Qui n’a pas connu ces interminables sorties au théâtre, où l’on sur-jouait un Molière joué en costume d’époque, nous laissant avec nos camarades muets d’ennui, ou hilares de bêtise quand au moindre "baiser" prononcé, nous pouffions de rire…
Il est évident qu’aborder des textes classiques nécessite de grandes préparations. Et il ne serait trop conseiller de commencer par des extraits plutôt que d’embarquer dans un rafiot qui coulera tôt ou tard au son d’un "Mais que diable allait-il faire dans cette galère !".
Ne pas priver pour autant les élèves de la belle littérature
Pour autant, priver les élèves de la belle littérature sous le fallacieux prétexte qu’ils ne la comprendront pas, c’est les insulter, les traiter d’abrutis et d’incapables, c’est les priver de ce que l’élève cultivé par le sang a eu dès le biberon, l’essence même de la culture. C’est finalement faire des différences sociales. Ce n’est pas l’œuvre qu’il faut bannir : c’est la précipitation à l’étudier.
Aussi, le grand public constate-t-il amèrement que la culture est absente de l’école, quand elle n’a cessé d’y être : mais entre ceux qui la font ingurgiter de force par l’entonnoir, et ceux qui déguisent de strass les oripeaux de la misère intellectuelle, la culture a pâle mine depuis des années.
Pourquoi ne faudrait-il pas aborder la culture de manière chronologique. Tout n’est que réécriture ou presque. Molière a emprunté à la Commedia dell’arte ses canevas et ses grimaces, à Plaute sa "Marmite" quand La Fontaine a versifié Les Fables d’Esope. Etudier prioritairement les œuvres de la culture universelle pour ensuite aborder sereinement une œuvre contemporaine.
Un héritage culturel à transmettre
Ce n’est pas rentrer dans le cliché que d’étudier Molière et sa langue, c’est de la responsabilité républicaine de tout professeur que de transmettre ce qui a constitué notre héritage culturel. Dans tous les cas, la qualité de langue, la précision du trait, ou la technique d’une sculpture doivent toujours être une référence, appréciée ou non. Cela n’empêche pas d’utiliser d’autres supports. Mais cessons de les uniformiser en parlant de "texte", de "support" ou de "document". Appelons les œuvres, "œuvres", et un documentaire télévisé, "documentaire télévisé".
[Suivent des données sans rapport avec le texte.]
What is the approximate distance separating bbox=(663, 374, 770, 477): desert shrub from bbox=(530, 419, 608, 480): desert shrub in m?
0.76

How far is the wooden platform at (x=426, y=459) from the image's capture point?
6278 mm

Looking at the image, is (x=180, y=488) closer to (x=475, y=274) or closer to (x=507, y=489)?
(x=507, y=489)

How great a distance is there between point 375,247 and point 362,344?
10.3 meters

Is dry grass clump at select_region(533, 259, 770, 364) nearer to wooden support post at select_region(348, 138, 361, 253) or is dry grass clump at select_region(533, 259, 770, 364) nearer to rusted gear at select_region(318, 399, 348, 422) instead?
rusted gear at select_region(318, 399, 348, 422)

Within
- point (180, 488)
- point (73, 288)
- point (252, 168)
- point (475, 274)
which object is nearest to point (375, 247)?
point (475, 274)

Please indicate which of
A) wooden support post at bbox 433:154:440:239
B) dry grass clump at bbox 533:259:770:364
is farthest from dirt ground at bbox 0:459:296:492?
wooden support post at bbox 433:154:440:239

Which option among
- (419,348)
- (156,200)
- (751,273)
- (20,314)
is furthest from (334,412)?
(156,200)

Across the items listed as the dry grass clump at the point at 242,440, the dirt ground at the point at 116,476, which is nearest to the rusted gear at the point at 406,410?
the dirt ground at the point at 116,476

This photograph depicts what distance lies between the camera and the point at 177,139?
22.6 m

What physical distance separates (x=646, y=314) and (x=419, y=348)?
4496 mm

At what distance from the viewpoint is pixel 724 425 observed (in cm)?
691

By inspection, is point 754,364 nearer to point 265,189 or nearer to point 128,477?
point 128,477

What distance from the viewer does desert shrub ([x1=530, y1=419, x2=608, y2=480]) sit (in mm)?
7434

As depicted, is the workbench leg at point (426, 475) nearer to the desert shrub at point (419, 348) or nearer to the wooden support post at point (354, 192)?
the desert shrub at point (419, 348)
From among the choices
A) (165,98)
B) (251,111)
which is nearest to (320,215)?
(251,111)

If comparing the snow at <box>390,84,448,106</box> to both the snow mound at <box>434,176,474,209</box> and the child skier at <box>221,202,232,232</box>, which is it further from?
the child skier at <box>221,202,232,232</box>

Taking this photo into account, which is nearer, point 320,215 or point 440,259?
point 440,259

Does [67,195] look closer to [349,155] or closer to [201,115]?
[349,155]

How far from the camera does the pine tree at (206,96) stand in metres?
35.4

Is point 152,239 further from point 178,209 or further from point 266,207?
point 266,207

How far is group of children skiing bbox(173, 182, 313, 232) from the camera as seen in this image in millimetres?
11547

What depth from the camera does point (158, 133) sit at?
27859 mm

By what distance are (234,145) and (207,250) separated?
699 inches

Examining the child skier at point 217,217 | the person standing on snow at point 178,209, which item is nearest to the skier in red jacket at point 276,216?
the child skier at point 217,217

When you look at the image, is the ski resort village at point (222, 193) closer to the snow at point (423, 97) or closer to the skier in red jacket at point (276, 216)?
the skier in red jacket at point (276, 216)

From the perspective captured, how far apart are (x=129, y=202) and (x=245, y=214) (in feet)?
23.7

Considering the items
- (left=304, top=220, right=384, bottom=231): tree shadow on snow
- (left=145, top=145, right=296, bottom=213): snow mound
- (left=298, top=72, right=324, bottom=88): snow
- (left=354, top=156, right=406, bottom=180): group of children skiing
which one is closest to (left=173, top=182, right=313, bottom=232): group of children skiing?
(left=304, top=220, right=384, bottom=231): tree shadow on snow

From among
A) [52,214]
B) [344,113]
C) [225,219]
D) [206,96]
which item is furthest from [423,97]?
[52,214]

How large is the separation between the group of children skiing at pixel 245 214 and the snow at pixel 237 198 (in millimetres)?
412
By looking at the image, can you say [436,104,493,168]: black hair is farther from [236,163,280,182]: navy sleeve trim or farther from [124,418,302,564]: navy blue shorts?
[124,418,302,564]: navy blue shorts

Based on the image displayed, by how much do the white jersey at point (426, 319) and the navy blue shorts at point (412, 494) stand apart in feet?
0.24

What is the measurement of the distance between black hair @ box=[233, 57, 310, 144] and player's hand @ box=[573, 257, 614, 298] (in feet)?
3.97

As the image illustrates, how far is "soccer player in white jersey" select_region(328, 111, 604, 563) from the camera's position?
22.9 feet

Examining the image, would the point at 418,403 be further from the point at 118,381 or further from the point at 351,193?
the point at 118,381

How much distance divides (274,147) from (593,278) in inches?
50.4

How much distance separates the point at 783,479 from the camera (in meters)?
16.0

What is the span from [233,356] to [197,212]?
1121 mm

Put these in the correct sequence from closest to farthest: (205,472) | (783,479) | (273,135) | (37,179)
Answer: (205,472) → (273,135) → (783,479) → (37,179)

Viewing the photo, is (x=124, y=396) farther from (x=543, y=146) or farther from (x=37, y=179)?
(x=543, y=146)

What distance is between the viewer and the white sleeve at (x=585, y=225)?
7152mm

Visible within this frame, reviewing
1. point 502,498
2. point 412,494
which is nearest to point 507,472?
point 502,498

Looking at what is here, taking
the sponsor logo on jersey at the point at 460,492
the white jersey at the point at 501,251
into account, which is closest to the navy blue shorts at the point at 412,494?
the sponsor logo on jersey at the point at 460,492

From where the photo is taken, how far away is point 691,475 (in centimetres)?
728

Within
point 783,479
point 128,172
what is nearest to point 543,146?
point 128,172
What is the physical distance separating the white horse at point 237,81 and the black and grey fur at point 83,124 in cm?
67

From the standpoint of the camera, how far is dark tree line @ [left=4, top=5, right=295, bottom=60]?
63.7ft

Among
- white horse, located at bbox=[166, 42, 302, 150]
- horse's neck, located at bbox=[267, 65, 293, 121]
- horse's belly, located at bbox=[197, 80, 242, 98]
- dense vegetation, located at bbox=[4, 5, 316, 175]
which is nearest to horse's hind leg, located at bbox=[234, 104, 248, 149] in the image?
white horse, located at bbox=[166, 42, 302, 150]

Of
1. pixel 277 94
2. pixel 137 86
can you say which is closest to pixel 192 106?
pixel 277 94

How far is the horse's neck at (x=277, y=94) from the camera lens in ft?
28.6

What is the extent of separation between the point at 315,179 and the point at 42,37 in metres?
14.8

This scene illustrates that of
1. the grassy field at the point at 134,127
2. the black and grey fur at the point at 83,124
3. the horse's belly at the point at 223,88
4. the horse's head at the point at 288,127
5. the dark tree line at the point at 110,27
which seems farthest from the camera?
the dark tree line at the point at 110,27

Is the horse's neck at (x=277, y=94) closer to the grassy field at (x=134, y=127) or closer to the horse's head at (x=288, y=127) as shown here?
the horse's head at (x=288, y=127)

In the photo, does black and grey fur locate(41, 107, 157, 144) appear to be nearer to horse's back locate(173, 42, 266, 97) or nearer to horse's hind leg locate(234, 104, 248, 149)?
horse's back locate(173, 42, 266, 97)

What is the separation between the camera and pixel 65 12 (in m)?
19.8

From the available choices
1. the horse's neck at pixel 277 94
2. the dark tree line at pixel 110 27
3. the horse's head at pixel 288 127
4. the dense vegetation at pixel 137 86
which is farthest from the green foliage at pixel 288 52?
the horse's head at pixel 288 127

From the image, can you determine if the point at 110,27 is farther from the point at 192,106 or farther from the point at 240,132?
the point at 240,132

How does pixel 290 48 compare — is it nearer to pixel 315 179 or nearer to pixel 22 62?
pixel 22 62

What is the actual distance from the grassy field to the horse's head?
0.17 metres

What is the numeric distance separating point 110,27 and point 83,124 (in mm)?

Et à ceux qui, plus malins que les autres, s’interrogeront sur ce qui fait qu’une œuvre est une œuvre, je leur répondrai qu’en cas de doute, mieux vaut s’abstenir de la faire étudier. Mais s’ils venaient à priver pour cette raison les élèves des tragédies de Racine, c’est à coup sûr qu’ils n’ont pas leur place dans l’enseignement des Lettres.